— Begin RECORDS —

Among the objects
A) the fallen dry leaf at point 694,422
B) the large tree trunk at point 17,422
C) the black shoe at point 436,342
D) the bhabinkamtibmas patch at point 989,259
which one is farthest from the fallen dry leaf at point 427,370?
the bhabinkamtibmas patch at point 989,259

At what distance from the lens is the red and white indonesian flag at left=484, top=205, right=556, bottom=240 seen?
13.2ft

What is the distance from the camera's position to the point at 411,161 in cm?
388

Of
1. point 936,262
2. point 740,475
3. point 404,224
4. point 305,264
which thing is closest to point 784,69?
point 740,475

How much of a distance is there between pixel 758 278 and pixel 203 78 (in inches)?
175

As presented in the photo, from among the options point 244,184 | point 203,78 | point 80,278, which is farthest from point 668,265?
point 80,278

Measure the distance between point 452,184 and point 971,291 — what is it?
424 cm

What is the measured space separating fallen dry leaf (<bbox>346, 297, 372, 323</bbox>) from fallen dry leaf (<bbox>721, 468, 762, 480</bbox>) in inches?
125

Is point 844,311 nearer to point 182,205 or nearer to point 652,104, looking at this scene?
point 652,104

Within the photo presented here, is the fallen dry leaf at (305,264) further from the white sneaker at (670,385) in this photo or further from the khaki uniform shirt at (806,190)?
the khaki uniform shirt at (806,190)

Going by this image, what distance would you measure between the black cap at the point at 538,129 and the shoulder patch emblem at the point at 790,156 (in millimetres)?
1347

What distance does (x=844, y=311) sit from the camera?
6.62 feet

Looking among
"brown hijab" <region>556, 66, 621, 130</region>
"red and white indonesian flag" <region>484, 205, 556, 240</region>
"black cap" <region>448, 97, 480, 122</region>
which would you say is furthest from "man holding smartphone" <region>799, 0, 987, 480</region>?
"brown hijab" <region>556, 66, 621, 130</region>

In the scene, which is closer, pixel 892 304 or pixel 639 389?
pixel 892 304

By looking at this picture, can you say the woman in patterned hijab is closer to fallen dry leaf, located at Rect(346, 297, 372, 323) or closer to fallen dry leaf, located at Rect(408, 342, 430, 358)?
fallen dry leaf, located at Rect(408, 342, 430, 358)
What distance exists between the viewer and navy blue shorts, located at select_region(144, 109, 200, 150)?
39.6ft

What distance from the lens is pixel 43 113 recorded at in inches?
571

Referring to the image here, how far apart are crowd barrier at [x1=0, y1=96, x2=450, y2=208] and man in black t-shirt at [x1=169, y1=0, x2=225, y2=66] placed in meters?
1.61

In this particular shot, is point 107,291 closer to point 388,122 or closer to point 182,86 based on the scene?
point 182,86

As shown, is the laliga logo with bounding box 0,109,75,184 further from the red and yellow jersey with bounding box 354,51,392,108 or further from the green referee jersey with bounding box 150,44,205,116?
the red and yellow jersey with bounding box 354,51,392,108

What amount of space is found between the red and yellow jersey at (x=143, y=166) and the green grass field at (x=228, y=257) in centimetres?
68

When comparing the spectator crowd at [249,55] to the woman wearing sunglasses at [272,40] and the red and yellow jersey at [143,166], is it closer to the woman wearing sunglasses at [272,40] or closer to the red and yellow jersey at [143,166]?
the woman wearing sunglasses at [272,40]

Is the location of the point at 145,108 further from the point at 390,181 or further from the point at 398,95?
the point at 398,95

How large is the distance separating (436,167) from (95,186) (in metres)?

— End RECORDS —

AIM:
Copy the material above word for word, from the line that contains "What amount of" through the final line of the material.

PROBLEM SOLUTION:
What amount of space is found between the red and yellow jersey at (x=143, y=166) and the green grass field at (x=228, y=257) in centimetres?
68

When comparing the spectator crowd at [249,55] to the woman wearing sunglasses at [272,40] and the red and yellow jersey at [143,166], is it closer to the woman wearing sunglasses at [272,40] or closer to the red and yellow jersey at [143,166]?
the woman wearing sunglasses at [272,40]

Is the location of the point at 145,108 further from the point at 390,181 or further from the point at 398,95?
the point at 398,95

How large is the distance separating (436,167) from (95,186) (in metres)?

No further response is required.